Overall consumer credit in the U.S. jumped $13.8 billion in June even as revolving debt, primarily credit card spending, fell by $2.7 billion. That drop followed a $6.4 billion jump a month earlier, the largest of the year, according to Federal Reserve figures.

Non-revolving borrowing, which includes auto financing and school loans, increased by $16.5 billion after an $11.1 billion gain in May. It was the largest jump in four months.

Demand for vehicles is a source of strength for the economy, helping drive gains in non-revolving credit. Cars and light trucks sold at a 15.6 million annualized rate last month and 15.9 million in June, the strongest back-to-back readings since late 2007, according to figures from Ward’s Automotive Group.

Gains in housing prices and stock portfolios are putting consumers in a position to take advantage of historically low interest rates for big-ticket purchases such as automobiles.
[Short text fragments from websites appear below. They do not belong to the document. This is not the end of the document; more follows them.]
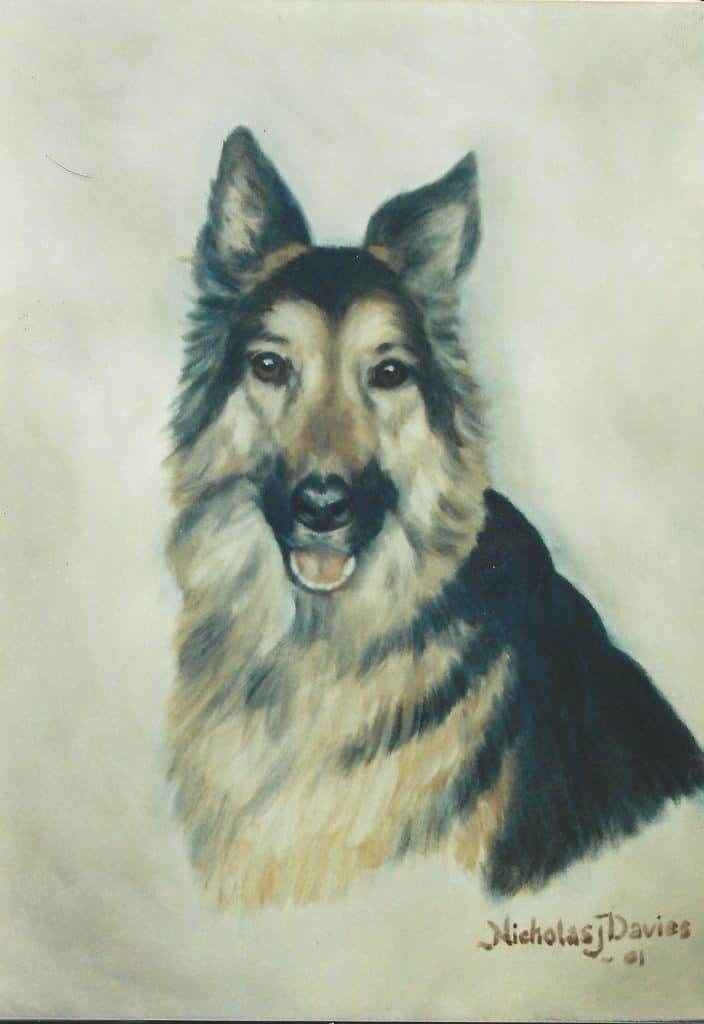 German Shepherd Portrait by Nick Davies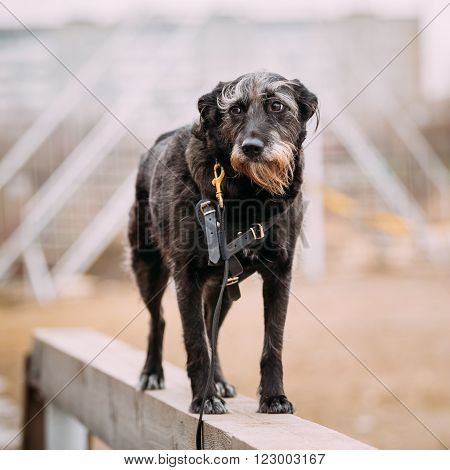 Black Mixed Breed Dog In Agility Training.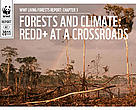 Living Forests Report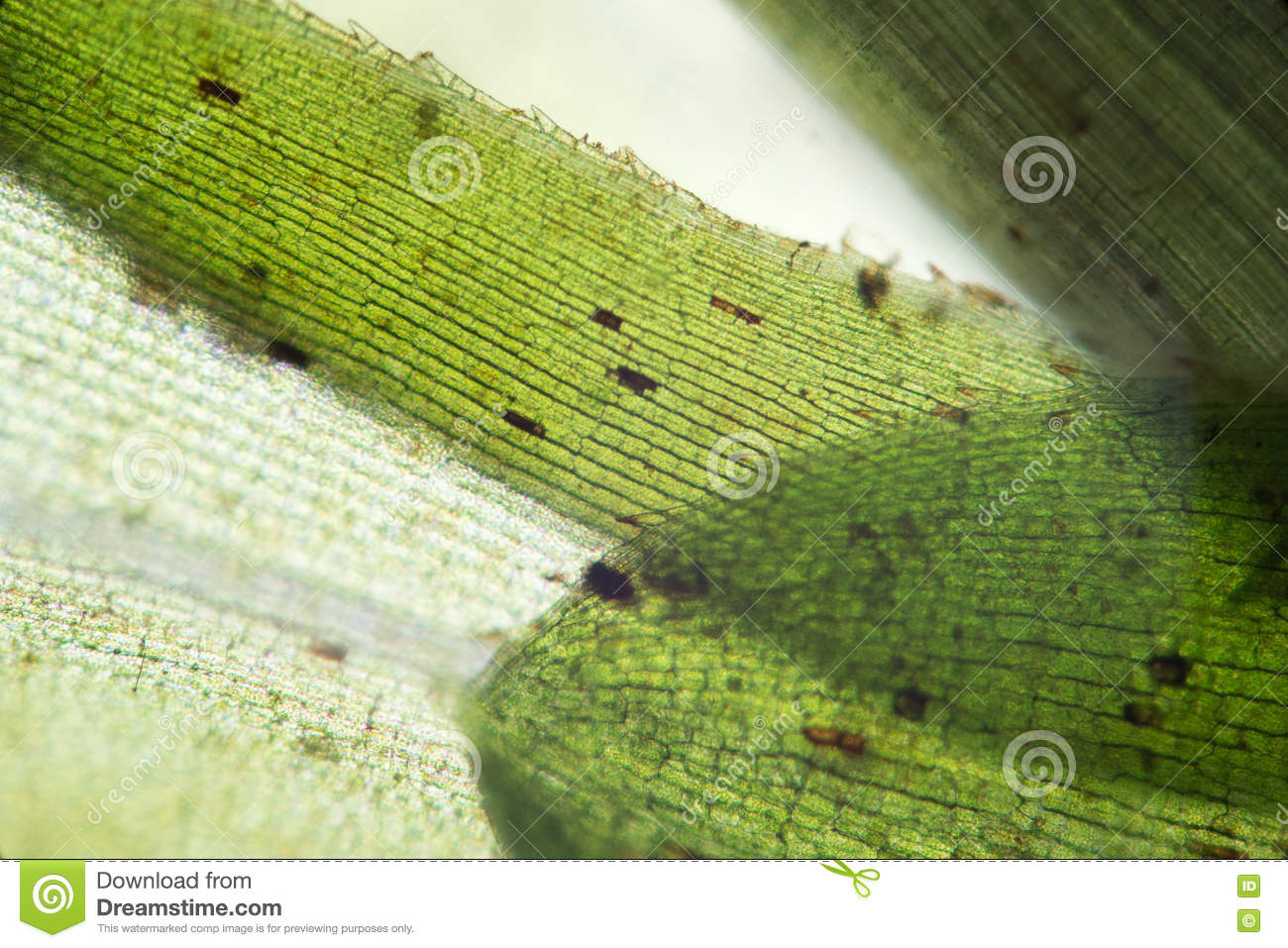 elodea leaf cell diagram general electric motors wiring waterweed structure by microscope freshwater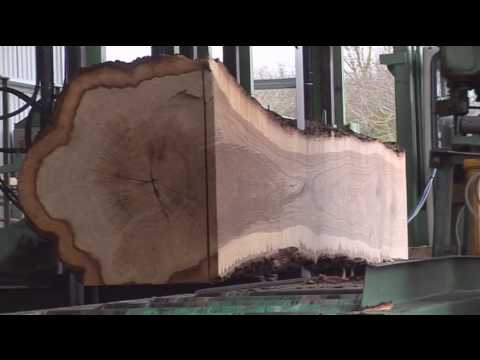 OneOak tree at the sawmill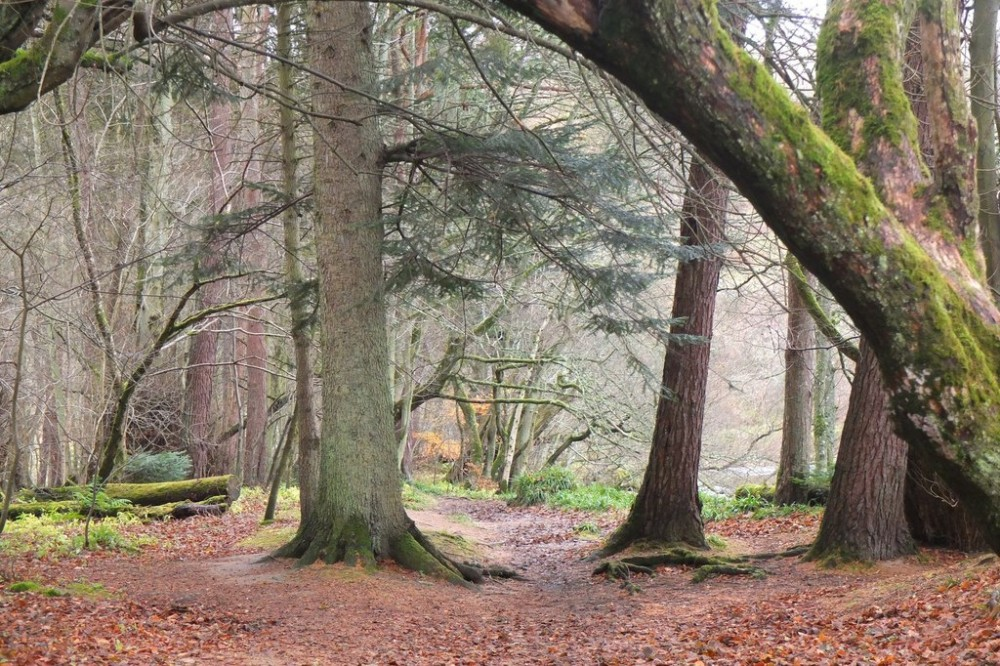 South Park Wood - path on south bank of the River Tweed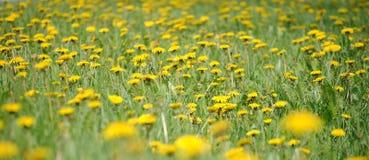 Campo de dientes de león amarillos Fotografía de archivo libre de regalías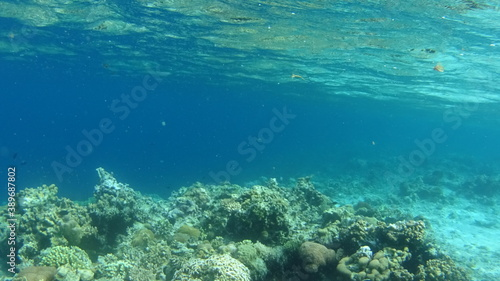 Fotografering フィリピン パラワン コロン島
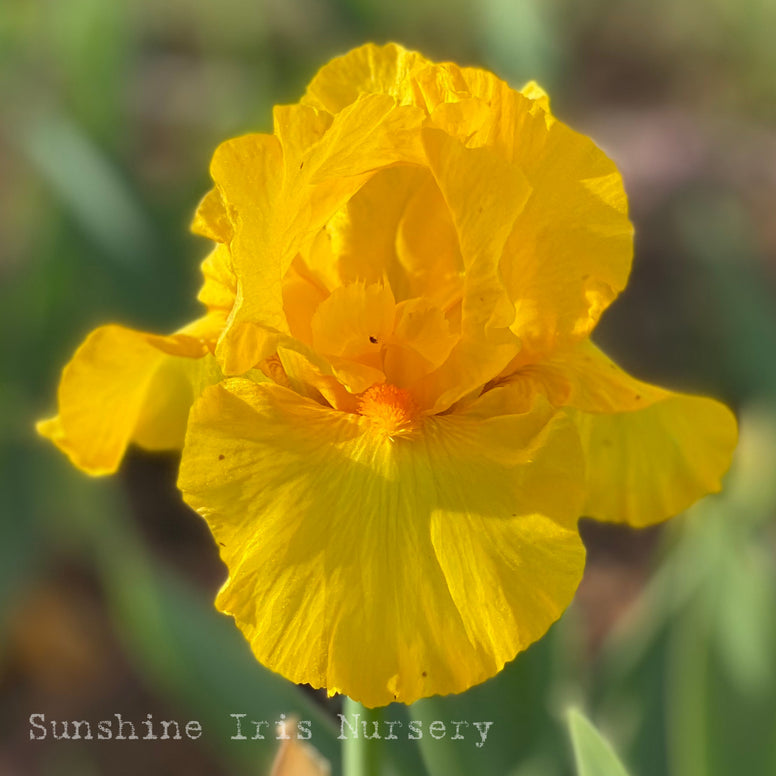 Saffron Flame - Tall Bearded Iris
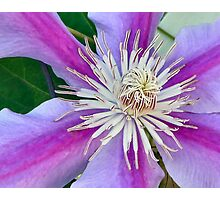 Purple Clematis blossom Photographic Print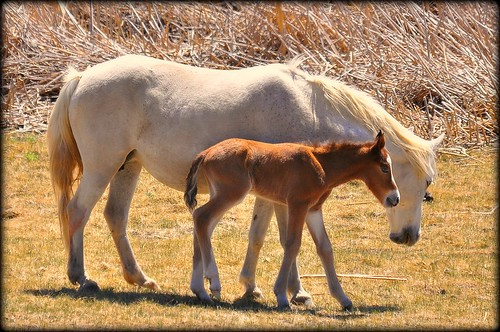My First Day.. a day old wild horse with his mom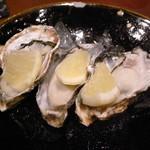 16560959 - 生牡蠣(厚岸)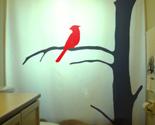 Bird cardinal on a tree  75 thumb155 crop
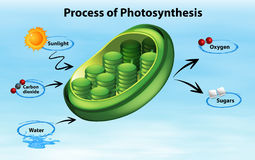 Diagram showing process of photosynthesis Stock Images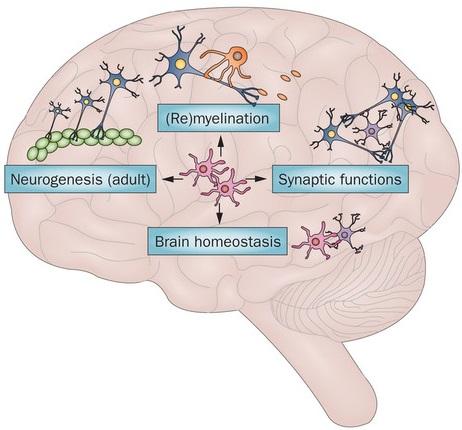 Neural Development  Photo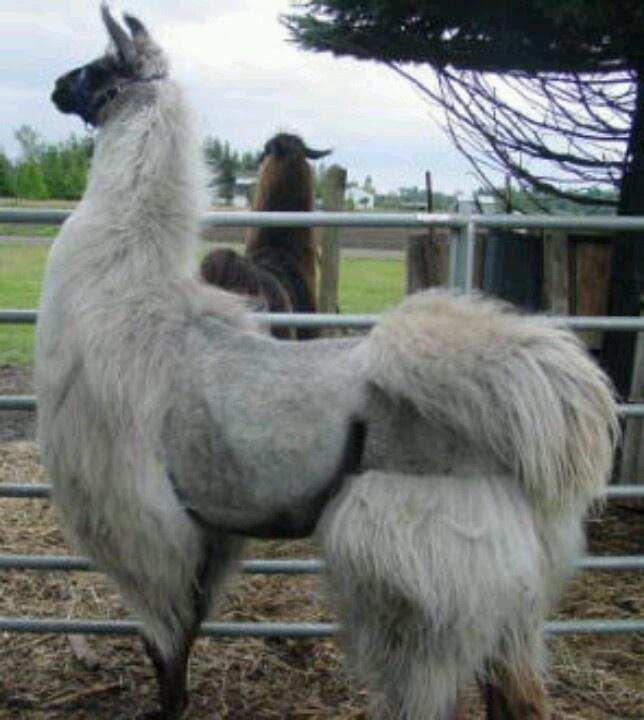 I heart shaved llamas.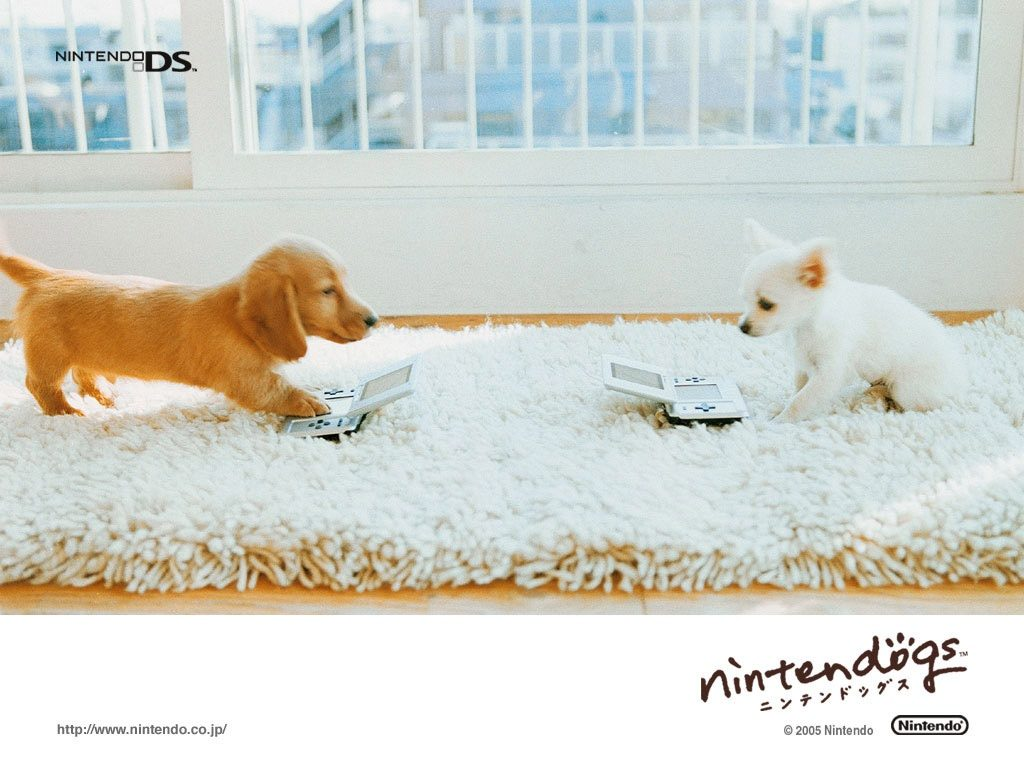 ws-Two-nintendo-dogs-x-PIC-MCH0119649-1024x768 Nintendo Wallpapers For Mac 46+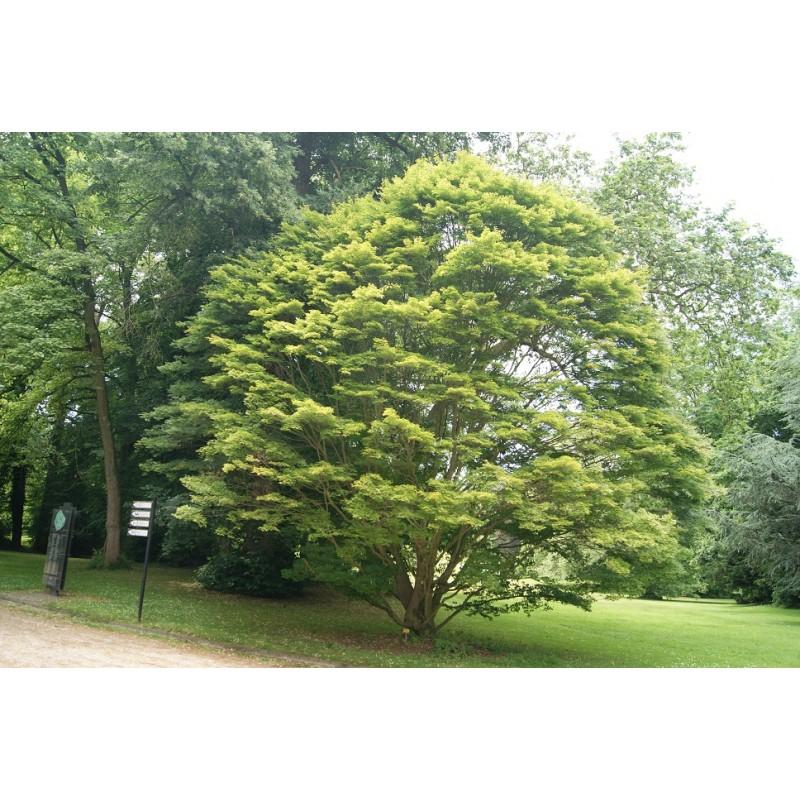 Rable du japon acer palmatum - L erable du japon ...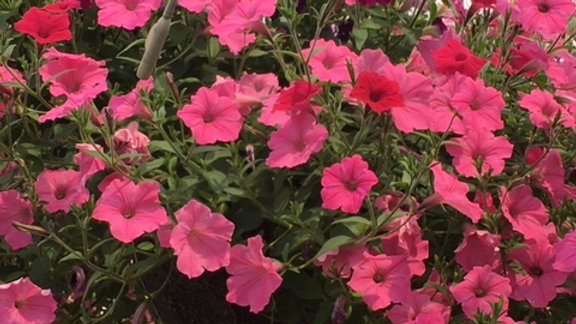Extra Large Supertunia Mixed pink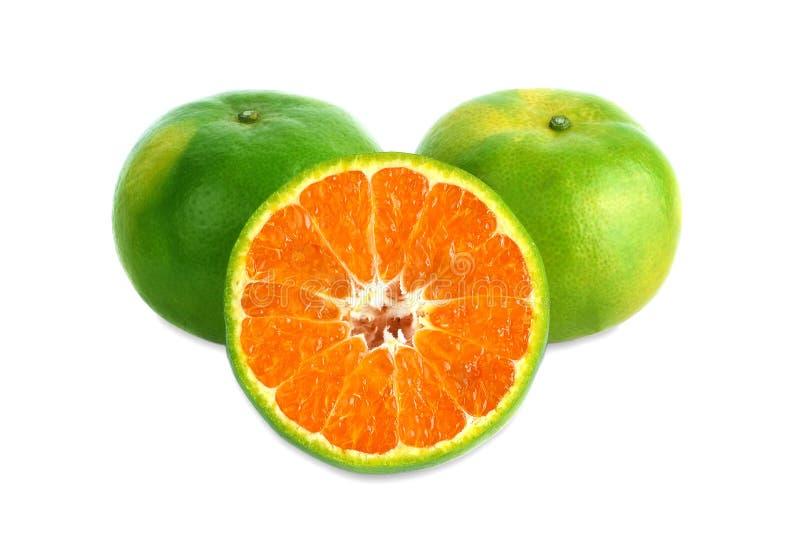 Zielony tangerine na białym tle fotografia royalty free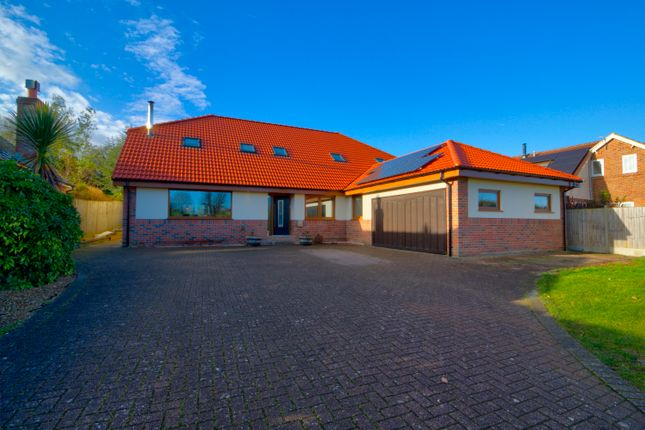 Thumbnail Detached house for sale in Canterbury Road, Barham, Canterbury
At the same time, Americans cut back on credit card use as the effects of a higher payroll tax limited take-home pay.

“Auto credit seems to be pretty widely available and the demand for new cars has been strong as well, and both of those are probably going to continue through the end of the year,” said Tom Simons, an economist at Jefferies LLC in New York, who projected a $14 billion increase in credit. “We still see a consumer that is reticent to borrow in order to make purchases other than autos.”

Ezra Becker, vice president of research and consulting in TransUnion’s financial services business unit, said the Federal Reserve numbers are similar to TransUnion's data, which showed an increase of approximately $13.5 billion in consumer debt from end of the first quarter to the end of second quarter, excluding mortgage debt.

"Since Q2 2012, TransUnion reports that non-mortgage consumer debt has increased by $115 billion. A factor complementary to this increase is that consumer credit risk is also improving. Over the last quarter, TransUnion’s Credit Risk Index (CRI) has dropped to 115.9 at the end of June 2013 from 118.6 in March 2013, and down 5% from 122.0 in June 2012 - lower numbers indicate better risk. The CRI peaked in December 2009 at 129.7.”